La prise en charge des frais des salariés à temps partiel est identique à celle des employés à temps complet, lorsque l’horaire de travail du salarié est au moins égal à la moitié de la durée légale hebdomadaire ou conventionnelle de travail.
Le montant de la prime ne sera donc proratisé que pour les salariés dont la durée du travail est inférieure à un mi-temps.
En cas d’absence non légalement assimilée à du temps de travail effectif sur la période de référence (du 01/01/2024 au 31/12/2024) ou en cas de présence incomplète sur la période de référence, la présente prime fera l’objet d’un abattement proportionnel à la durée de cette absence. (Sont notamment légalement assimilés à du temps de travail effectif les congés payés légaux, les heures de délégation, les congés de formation économique, sociale et syndicale)
Le bénéfice de la prise en charge des frais de transport personnels ne peut être cumulé avec celle accordée au titre des frais de transport collectif ou à un service public de location de vélos. Sont également exclus de ce dispositif les salariés bénéficiant d'un véhicule mis à leur disposition par l'employeur avec prise en charge des frais de carburant ou d'alimentation électrique d'un véhicule

Article 3 : Rémunération salariale : création d’une tranche supplémentaire prime fidélité

La Polyclinique Méditerranée récompense la fidélité de ses collaborateurs à compter de 10 ans d’ancienneté ; une revalorisation de cette prime fidélité a été faite en 2021.
L’établissement a la volonté de reconnaître la fidélité de ses salariés à compter de 5 ans d’ancienneté.
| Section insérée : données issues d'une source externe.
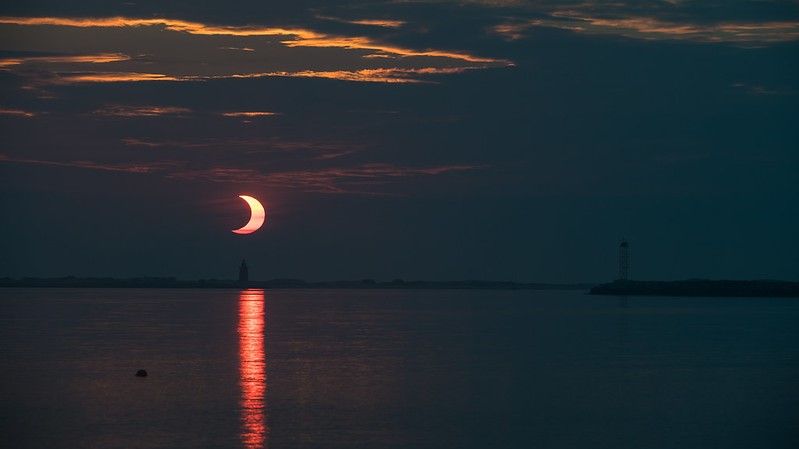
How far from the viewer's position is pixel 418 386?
35812 millimetres

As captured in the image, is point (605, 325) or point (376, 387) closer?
point (376, 387)

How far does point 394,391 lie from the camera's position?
34.3m

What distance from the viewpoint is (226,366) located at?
1654 inches

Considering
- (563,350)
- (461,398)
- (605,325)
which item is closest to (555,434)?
(461,398)

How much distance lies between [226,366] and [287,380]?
236 inches

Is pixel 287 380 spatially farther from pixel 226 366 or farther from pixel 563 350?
pixel 563 350

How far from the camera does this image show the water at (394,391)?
2625 centimetres

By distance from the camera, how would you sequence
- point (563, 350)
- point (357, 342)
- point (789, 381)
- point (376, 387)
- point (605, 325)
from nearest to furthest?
point (376, 387)
point (789, 381)
point (563, 350)
point (357, 342)
point (605, 325)

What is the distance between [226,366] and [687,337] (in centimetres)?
3106

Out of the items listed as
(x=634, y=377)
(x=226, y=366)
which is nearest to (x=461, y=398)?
(x=634, y=377)

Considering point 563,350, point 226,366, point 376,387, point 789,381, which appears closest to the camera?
point 376,387

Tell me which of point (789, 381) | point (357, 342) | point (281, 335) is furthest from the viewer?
point (281, 335)

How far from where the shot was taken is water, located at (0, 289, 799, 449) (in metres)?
26.2

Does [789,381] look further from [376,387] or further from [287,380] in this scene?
[287,380]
Les salariés de 5 à 10 ans d’ancienneté bénéficieront d’une prime fidélité d’un montant de 10€ brut mensuel.

Article 4 : Augmentation exceptionnelle pour 2025 du budget des œuvres sociales

Augmentation exceptionnelle pour 2025 du budget des œuvres sociales à hauteur de 9000€ afin de permettre au CSE de financer des activités sociales et culturelles aux salariés, améliorer leur bien-être, leur pouvoir d'achat et de favoriser l'accès à la culture.
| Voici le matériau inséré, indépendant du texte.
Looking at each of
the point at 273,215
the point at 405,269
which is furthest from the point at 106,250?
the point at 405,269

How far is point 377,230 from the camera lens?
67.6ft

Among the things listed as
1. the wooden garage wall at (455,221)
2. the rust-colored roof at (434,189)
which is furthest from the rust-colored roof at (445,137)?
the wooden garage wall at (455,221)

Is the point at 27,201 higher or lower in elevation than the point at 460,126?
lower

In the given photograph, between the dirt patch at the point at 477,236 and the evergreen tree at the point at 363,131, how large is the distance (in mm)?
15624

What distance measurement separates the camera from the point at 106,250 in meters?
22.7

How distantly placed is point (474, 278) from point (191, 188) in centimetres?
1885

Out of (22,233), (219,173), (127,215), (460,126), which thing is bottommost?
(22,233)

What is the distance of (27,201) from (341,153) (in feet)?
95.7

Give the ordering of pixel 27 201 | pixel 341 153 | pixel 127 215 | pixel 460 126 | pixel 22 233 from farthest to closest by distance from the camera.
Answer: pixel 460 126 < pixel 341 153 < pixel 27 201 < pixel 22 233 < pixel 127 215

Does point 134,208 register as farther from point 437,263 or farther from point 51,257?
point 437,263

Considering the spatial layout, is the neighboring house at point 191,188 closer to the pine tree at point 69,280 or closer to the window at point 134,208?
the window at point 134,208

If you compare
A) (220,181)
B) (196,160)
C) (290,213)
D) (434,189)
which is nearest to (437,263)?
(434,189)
Article 5 : Amélioration des conditions de travail

La Polyclinique Méditerranée considère à juste titre le bien-être au travail comme un levier de performances sociales et économiques.
Il est stratégique de mieux agencés nos espaces dédiés à nos collaborateurs afin qu’ils soient plus fonctionnels et répondent à des problématiques opérationnelles.
L’établissement prend l’engagement d’aménager les espaces suivants afin que nos équipes se plaisent à travailler dans un décor qui reflète la culture de l’entreprise, l’attention à l’autre :
  • Service admission / sortie
  • Service technique
  • Salle de repos et restauration



Article 6 : Périodicité des négociations – Clause de rendez vous

Les Parties n’entendent pas déroger à la périodicité annuelle de la négociation prévue à les articles L.2242-15 et L.2242-17 du Code du travail.
Les Parties conviennent en outre que, dans l’hypothèse où une disposition réglementaire ou légale venait à rendre inapplicable une des dispositions du présent accord, des négociations s’engageront dans les 3 mois de l’entrée en vigueur de ladite disposition.

Article 7 : Effet de l’accord

Le présent accord prendra effet le 15/01/2025

Article 8 : Durée de l'accord

Le présent est conclu pour une durée indéterminée.

Article 9: Clause de suivi

L’application des dispositions prévues au présent accord fera l’objet d’un bilan présenté au Comité social et économique dans le cadre de la consultation sur la politique sociale de l’entreprise.

Les représentants de chacune des parties signataires conviennent de se rencontrer à la requête de la partie la plus diligente, dans les 7 jours suivant la demande pour étudier et tenter de régler tout différend d'ordre individuel ou collectif né de l'application et/ou de l’interprétation du présent accord.
Jusqu'à l'expiration de la négociation d'interprétation, les parties contractantes s'engagent à ne susciter aucune forme d'action contentieuse liée au différend faisant l'objet de cette procédure.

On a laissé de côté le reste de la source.